Slow Interatomic Coulombic Decay of Multiply Excited Neon Clusters

Ne clusters ($\sim 5000\mathrm{atoms}$) were resonantly excited ($2p\to 3s$) by intense free electron laser (FEL) radiation at FERMI. Such multiply excited clusters can decay nonradiatively via energy exchange between at least two neighboring excited atoms. Benefiting from the precise tunability and narrow bandwidth of seeded FEL radiation, specific sites of the Ne clusters were probed. We found that the relaxation of cluster surface atoms proceeds via a sequence of interatomic or intermolecular Coulombic decay (ICD) processes while ICD of bulk atoms is additionally affected by the surrounding excited medium via inelastic electron scattering. For both cases, cluster excitations relax to atomic states prior to ICD, showing that this kind of ICD is rather slow (picosecond range). Controlling the average number of excitations per cluster via the FEL intensity allows a coarse tuning of the ICD rate.

Figure 1

Schematic representation of interatomic Coulombic decay scenarios (a) when only few atoms are excited in the cluster and (b) in the multiply excited cluster.

Figure 2

FEL intensity normalized electron emission spectra of Ne clusters ($N=5000$) measured for (a) surface and (b) bulk $2p\to 3s$ excitations at $h\nu =17.12$ and 17.65 eV, respectively.
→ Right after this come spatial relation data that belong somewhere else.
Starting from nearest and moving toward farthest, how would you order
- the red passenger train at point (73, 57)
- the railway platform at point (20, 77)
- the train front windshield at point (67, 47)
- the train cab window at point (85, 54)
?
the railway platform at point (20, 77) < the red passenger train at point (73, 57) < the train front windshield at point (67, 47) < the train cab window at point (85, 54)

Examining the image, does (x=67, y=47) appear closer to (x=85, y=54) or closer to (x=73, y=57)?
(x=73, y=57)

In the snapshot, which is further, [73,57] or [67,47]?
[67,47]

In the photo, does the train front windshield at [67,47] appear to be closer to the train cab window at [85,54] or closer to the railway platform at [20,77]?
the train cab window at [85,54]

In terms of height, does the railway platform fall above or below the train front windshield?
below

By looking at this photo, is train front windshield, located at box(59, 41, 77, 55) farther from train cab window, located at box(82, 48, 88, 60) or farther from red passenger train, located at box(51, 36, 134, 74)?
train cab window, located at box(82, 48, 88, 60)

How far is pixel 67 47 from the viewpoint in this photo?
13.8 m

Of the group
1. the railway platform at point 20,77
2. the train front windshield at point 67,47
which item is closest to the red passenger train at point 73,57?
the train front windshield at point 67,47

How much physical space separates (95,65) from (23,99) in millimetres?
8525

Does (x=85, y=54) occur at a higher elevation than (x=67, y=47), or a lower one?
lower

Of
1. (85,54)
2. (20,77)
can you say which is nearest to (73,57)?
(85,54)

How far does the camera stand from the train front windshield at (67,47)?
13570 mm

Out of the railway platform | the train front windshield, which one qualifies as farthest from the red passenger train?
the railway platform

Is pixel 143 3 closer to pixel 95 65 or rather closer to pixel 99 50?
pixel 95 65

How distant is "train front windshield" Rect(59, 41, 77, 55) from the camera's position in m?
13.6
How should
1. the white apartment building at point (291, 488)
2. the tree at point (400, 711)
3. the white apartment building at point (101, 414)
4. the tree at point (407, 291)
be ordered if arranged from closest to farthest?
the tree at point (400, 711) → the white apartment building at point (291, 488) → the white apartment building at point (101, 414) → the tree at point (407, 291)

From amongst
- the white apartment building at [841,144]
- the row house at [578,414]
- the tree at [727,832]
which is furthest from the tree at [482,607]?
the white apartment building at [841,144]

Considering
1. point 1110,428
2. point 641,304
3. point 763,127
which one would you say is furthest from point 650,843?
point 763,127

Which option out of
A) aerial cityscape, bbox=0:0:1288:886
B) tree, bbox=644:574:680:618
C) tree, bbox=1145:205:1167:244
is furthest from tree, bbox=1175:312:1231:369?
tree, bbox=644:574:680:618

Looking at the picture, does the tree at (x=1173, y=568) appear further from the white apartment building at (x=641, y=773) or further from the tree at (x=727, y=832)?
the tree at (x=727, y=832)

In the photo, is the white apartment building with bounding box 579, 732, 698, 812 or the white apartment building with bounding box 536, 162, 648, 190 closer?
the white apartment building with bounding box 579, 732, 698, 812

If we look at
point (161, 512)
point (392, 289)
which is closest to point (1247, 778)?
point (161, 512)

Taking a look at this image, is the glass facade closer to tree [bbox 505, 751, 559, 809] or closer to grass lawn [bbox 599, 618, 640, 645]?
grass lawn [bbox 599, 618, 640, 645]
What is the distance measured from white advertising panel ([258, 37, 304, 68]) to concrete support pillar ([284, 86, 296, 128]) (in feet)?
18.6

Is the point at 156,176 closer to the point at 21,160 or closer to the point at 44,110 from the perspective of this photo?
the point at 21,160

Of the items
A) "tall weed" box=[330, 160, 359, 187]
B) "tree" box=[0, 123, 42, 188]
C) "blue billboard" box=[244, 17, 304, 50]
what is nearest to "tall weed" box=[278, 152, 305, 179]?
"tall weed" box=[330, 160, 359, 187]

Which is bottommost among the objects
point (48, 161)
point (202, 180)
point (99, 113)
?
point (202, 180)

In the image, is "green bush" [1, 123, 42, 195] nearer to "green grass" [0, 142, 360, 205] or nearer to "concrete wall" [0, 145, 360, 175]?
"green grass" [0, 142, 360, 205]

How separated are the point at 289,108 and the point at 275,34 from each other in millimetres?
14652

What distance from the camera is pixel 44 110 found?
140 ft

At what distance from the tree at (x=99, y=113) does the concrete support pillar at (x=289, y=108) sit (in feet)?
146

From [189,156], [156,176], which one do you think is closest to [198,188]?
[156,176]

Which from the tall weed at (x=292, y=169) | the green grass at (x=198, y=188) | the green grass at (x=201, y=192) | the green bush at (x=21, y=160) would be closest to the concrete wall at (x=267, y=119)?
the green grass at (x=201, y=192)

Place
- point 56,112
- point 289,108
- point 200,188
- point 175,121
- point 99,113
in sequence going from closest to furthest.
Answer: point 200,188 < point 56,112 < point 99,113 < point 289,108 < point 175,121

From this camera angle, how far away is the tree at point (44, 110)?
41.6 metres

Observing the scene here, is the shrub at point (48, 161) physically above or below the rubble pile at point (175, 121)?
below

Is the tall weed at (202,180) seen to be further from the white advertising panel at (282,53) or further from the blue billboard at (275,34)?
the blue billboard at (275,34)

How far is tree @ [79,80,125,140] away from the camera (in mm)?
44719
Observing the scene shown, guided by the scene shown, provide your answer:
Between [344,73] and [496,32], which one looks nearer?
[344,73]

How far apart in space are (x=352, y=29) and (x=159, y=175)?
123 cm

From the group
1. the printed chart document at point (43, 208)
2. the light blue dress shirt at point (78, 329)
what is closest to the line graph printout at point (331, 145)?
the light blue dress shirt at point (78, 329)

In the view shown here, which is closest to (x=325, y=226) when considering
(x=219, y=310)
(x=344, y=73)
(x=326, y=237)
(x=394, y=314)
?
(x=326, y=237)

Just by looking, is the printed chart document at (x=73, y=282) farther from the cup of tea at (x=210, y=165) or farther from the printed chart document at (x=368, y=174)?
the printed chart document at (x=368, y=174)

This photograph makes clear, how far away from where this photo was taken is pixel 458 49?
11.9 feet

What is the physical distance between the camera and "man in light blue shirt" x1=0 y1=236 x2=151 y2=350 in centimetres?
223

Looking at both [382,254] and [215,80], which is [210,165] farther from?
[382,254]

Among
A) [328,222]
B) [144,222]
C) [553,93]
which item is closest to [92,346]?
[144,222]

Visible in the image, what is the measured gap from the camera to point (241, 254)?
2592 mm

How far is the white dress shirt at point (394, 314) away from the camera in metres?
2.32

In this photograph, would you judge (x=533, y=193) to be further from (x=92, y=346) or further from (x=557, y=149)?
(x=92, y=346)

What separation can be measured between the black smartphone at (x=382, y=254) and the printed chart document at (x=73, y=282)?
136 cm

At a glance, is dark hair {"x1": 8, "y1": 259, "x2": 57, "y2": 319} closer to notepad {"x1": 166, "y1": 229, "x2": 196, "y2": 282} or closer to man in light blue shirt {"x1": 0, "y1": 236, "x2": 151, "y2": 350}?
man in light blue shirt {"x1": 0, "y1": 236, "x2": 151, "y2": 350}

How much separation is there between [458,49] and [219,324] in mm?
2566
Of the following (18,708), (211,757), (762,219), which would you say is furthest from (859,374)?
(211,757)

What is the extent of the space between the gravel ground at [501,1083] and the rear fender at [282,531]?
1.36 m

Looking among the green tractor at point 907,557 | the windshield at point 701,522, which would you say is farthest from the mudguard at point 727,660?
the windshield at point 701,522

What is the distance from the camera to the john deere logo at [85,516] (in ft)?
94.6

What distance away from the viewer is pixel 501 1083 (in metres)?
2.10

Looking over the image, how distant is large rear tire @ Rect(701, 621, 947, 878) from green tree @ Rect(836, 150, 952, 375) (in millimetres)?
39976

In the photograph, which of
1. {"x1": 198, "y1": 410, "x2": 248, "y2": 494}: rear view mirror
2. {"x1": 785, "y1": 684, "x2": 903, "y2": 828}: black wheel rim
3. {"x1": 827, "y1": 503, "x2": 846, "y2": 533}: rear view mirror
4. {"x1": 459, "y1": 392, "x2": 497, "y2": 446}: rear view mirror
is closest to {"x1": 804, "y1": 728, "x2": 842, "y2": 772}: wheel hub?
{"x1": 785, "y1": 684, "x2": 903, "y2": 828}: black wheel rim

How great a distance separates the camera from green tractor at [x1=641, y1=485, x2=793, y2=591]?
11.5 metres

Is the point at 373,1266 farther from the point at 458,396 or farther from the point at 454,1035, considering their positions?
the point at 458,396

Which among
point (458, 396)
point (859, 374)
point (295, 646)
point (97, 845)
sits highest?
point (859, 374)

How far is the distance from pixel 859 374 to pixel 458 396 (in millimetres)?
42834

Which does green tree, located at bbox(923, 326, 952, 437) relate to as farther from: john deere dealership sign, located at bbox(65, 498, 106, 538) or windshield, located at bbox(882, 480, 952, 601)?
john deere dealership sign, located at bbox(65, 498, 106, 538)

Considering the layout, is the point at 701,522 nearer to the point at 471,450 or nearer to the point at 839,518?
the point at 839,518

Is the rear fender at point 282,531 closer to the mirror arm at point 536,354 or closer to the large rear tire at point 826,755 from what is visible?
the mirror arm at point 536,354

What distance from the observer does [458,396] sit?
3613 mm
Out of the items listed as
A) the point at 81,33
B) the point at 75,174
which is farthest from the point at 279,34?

Spectra were recorded at different FEL intensities as indicated. The vertical dashed lines indicate the electron kinetic energy ($2\times h\nu -\mathrm{IP}$) when uncondensed Ne atoms or clusters are ionized by FEL 2nd harmonic radiation. Labels on top of the spectra indicate ICD electron energy after the excited cluster atoms relaxed to atomic $3s$ states as well as ICD electron energy losses via inelastic scattering on other $3s$ excited atoms, promoting them to higher Rydberg states (knock-up) as well as to the continuum (knock-out) (Ne energy levels from NIST ASD [42]).